More: I loved this comment on Jay Rosen's blog:
Well, at least we now know that Mr. Moonves doesn't believe that Mr. Rather is responsible for what he reads on the air, or says in interviews
Also this comment from Patterico.

Sunday, January 09, 2005

Totally unexpected!

Exit polling show a landslide for Mahmoud Abbas in the Palestinian "election." At least it wasn't as obvious as the 100% claimed by Saddam.

Is it just me?

Or is Mark Steyn only appreciated in the blogosphere?

The sense of smugness and knowing it all is so thick in the MSM, that conservatives almost have to be iconoclastic to get people to listen and think. But the original liberal/conservative nomenclature doesn't really apply anymore, at least in the media, where the established wisdom is that socialism is the way to prosperity, despite the evidence of history, and true believers are having trouble coping with reality. The media elite are about as isolated and narcissistic in their celebrity as you can get, yet they think they are still on the frontlines of culture. I just watched 5 minutes of somebody named David Mindlich on C-Span2 speaking about his book, Tuned Out: Why Americans Under 40 Don't Follow the News. When it became clear that the NYTimes was considered the paragon of news media, I pretty much had my answer. Part of it is that the MSM see their role as "holding the government accountable," while denying their own accountability and the existence of alternate interpretations of events. People under 40 seem to have figured out that the "news" is peddling propaganda. Inevitably, the conundrum of Bush supporters came up. How astonishing that the voters won't do as they're told?

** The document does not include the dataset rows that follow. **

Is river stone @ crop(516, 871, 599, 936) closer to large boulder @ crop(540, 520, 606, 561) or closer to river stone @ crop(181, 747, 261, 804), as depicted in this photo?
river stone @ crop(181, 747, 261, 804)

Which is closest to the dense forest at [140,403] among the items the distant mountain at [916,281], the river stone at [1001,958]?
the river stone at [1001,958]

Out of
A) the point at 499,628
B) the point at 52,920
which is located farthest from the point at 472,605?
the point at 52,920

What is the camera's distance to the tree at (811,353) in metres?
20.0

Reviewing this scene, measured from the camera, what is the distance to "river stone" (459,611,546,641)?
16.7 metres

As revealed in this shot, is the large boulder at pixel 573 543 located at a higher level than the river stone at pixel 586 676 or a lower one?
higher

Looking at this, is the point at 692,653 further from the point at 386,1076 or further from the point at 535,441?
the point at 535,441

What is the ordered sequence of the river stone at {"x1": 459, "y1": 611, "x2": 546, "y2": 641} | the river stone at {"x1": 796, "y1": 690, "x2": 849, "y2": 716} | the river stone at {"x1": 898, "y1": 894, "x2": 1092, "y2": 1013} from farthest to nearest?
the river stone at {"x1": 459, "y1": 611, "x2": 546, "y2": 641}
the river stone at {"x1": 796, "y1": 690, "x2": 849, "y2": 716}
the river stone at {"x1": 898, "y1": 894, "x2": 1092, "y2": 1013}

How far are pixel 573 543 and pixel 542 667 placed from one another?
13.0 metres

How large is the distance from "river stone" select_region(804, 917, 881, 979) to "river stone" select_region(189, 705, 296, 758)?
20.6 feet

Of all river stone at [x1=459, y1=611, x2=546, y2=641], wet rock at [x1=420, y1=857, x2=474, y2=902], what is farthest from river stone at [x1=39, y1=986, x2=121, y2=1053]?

It's assumed, naturally, that Rush Limbaugh misleads his listeners and has drawn away many voters from the truth, when all he has really done is demonstrate the existence of a huge conservative market that has been ignored by the cocooning of the MSM.

Jon Stewart's name came up. I didn't hear his statement on Cross-fire mentioned. He, of course, is fascinating to old media savants who lust after his audience demographic, because he is reliably liberally slanted and has a stand-up comic sarcastic edge, which skewers Democrats more than the dinosaurs on the evening news. He is seen as hip and edgy, which mostly comes from his use of irony, cynicicism and profanity and sex jokes. The blogosphere has emerged this year as an extension of the talk radio phenomenon, people bypassing the commentariat of the MSM to conduct interesting unfiltered discussions of the news.